You want your front plinths about 3 or 4inc high & the same length as your viv...Minus the thickness of the wood each end. So if its 18mm thick wood your need to take 36mm of the main length.

The varnishing color is totally down to you buddy....Just make sure its a low voc!!!

You would be best with a middle support or a front middle one yes...


I will add a couple pics of my viv so you can look at that, Hopefully itl help you design yours...

Its not 100% finished yet but getting ther.



















If your wondering....Its a clear gloss varnish i used...I think it gives it a nice effect & its b&q's own brand....which is also Low Voc :2thumb:

Good luck buddy & Hope this helps.

Keep us updated :no1:


----------



## skilzo (Mar 16, 2013)

That looks great thanks for all that information I work in B&Q so will make sure I get the best ply possible  

what width is yours? whats it housing? 

Is your basking light sitting above the wood then? is that all your using for heat? 

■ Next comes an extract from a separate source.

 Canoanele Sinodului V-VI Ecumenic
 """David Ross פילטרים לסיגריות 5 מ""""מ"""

I don't know wither or not to go with a front or middle one the choices mmm


----------



## Ultimate Stench (Feb 7, 2013)

skilzo said:


> That looks great thanks for all that information I work in B&Q so will make sure I get the best ply possible
> 
> what width is yours? whats it housing?
> 
> ...


Yeah make sure its straight mate.

Mine is 4ft long x 4ft high x 29inc deep....But ive put the shelf in which acts as the base of the viv, So that makes it about 3ft high x 4ft long x 29inc deep, Ive made it as an upgrade for my beardie  As shes currently in a [email protected] shitbox.

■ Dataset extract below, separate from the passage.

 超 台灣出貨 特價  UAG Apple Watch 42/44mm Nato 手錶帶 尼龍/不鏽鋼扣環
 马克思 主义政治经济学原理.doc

Front or middle one what ???? :whistling2:

Ive got an Arcadia 12% tube and controller in ther so far. A basking light will be added soon along with a ceramic heater & heat mat....Then a thermostat or two to monitor it all for me. And im sure ther will probably be a few more things added, Maybe spot lights, Not sure yet.


----------



## skilzo (Mar 16, 2013)

support think I will go for a middle one then try and work it into my plans I think as I think a full glass front just looks a lot better 

Im looking at all the parts I need to make it first before I start with lights and heating etc


----------



## skilzo (Mar 16, 2013)

Might just build two now as I will be building another for my corn snake so thinking if I can get the sheets even cheaper may as well as do both at the same time


----------



## my_shed (Jan 5, 2011)

Rather than a support running vertically from the bottom of the viv to the top, you'd probably have more success and a better look if you get a length of 3x2 or similar and fix it to the inside of the roof just inside the front plinth, Should be invisible from the front but strong enough to prevent bowing.

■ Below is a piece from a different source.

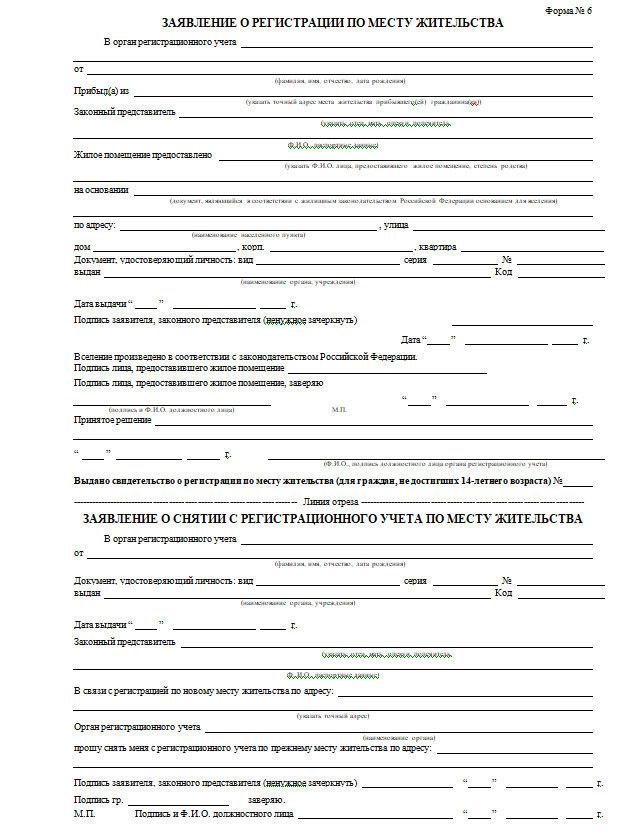 Поставить ребенка на регистрационный учет по месту жительства нетрудно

As for the recommendation to use safety glass, I would say that for a beardie it's personal choice, they're extremely unlikely to be able to break it, whereas you are more likely to drop it etc while cleaning out etc. Difference is that you may drop a piece of normal glass and have it crack into two or three bits (which you could temporarily selotape together to still have a door until you can replace it) if you do drop a piece of tempered glass, that's it, you now have about 3 and a half million glass pebbles across your room, and no door at all.

Totally upto you, but if you're really worried about safer glass, try laminated glass, won't shatter, shouldn't leave any sharp edges if it breaks, etc.

Dave


----------



## skilzo (Mar 16, 2013)

Do you mean just like another bit straight across like the bit on the front? 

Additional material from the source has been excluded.